## TASK INSTRUCTIONS
Retype every one of the entries below word for word, leaving out the pictures.

[begin WORKING DATA]

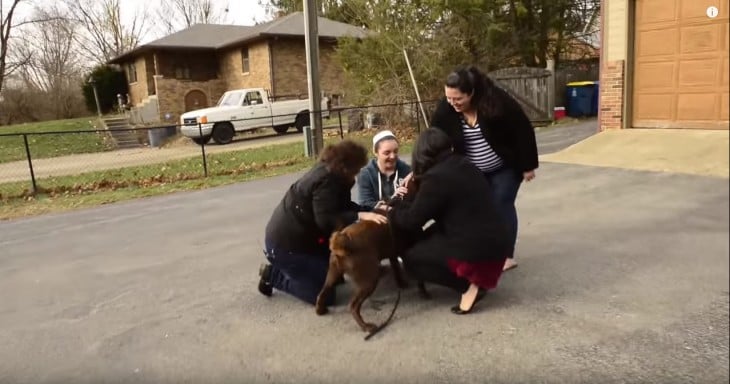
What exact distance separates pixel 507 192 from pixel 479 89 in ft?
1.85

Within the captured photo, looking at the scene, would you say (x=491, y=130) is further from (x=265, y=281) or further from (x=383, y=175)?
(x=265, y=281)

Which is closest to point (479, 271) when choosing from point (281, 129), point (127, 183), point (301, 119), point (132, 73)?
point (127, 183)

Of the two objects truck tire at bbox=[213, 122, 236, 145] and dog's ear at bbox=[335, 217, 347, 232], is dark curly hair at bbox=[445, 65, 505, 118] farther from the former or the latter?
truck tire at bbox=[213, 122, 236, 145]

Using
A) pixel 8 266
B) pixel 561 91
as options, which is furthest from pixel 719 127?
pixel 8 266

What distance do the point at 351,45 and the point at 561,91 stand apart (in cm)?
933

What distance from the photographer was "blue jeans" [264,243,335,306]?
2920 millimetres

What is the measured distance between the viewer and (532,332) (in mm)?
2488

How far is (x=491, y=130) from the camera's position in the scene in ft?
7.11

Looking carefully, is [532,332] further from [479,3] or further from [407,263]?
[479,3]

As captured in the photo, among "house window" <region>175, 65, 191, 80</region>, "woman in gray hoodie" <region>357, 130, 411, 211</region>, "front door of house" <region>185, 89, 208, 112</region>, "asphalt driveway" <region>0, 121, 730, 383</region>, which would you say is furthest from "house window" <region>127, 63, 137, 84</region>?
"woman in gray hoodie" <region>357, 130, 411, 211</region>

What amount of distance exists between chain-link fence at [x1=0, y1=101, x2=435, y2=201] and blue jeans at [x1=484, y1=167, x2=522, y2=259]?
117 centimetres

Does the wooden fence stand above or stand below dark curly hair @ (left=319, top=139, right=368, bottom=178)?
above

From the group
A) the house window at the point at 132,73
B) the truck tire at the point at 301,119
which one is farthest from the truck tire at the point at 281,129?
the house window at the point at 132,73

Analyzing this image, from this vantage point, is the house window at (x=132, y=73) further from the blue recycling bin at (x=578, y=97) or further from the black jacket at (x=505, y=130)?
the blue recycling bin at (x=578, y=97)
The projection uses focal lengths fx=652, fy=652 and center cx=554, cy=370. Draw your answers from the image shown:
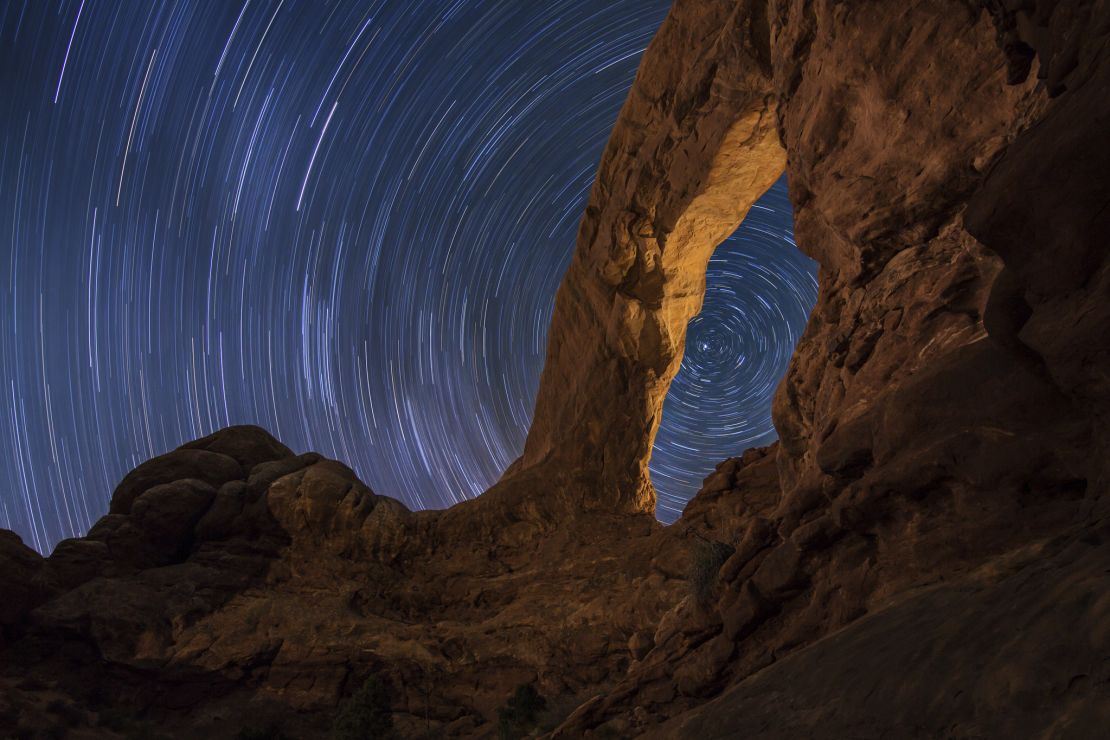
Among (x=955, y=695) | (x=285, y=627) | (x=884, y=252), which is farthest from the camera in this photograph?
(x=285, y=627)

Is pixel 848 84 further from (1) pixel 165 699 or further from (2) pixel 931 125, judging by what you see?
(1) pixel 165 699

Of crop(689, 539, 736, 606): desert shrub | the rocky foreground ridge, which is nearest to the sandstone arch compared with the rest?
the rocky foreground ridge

[end WORKING DATA]

## EXERCISE RESULT
What exact distance separates pixel 507 192 from pixel 479 89 in ft?
1.85

Within the captured photo, looking at the scene, would you say (x=491, y=130) is further from (x=265, y=281) or further from (x=383, y=175)?
(x=265, y=281)

Which is closest to point (479, 271) when choosing from point (281, 129), point (127, 183), point (301, 119), point (132, 73)?
point (127, 183)

Of the two objects truck tire at bbox=[213, 122, 236, 145] and dog's ear at bbox=[335, 217, 347, 232], is dark curly hair at bbox=[445, 65, 505, 118] farther from the former or the latter?
truck tire at bbox=[213, 122, 236, 145]

Using
A) pixel 8 266
B) pixel 561 91
as options, which is furthest from pixel 719 127?
pixel 8 266

What distance do the point at 351,45 and the point at 561,91 stand apart (in cm)?
933

What distance from the photographer was "blue jeans" [264,243,335,306]?
2920 millimetres

What is the measured distance between the viewer and (532,332) (in mm)?
2488

How far is (x=491, y=130) from the camera's position in the scene in ft?
7.11

Looking carefully, is [532,332] further from [479,3] or further from [407,263]?
[479,3]

As captured in the photo, among "house window" <region>175, 65, 191, 80</region>, "woman in gray hoodie" <region>357, 130, 411, 211</region>, "front door of house" <region>185, 89, 208, 112</region>, "asphalt driveway" <region>0, 121, 730, 383</region>, which would you say is furthest from "house window" <region>127, 63, 137, 84</region>?
"woman in gray hoodie" <region>357, 130, 411, 211</region>

What amount of distance exists between chain-link fence at [x1=0, y1=101, x2=435, y2=201] and blue jeans at [x1=484, y1=167, x2=522, y2=259]?
117 centimetres

Does the wooden fence stand above or stand below dark curly hair @ (left=319, top=139, right=368, bottom=178)?
above

From the group
A) the house window at the point at 132,73
B) the truck tire at the point at 301,119
which one is farthest from the truck tire at the point at 281,129?
the house window at the point at 132,73

Analyzing this image, from this vantage point, is the house window at (x=132, y=73) further from the blue recycling bin at (x=578, y=97) or further from the black jacket at (x=505, y=130)?
the blue recycling bin at (x=578, y=97)
The projection uses focal lengths fx=652, fy=652 and center cx=554, cy=370. Draw your answers from the image shown:
Among (x=955, y=695) | (x=285, y=627) | (x=884, y=252), which is farthest from the camera in this photograph?
(x=285, y=627)

Is pixel 848 84 further from (1) pixel 165 699 or further from (2) pixel 931 125, judging by what you see?
(1) pixel 165 699

Of crop(689, 539, 736, 606): desert shrub | the rocky foreground ridge, which is nearest to the sandstone arch compared with the rest?
the rocky foreground ridge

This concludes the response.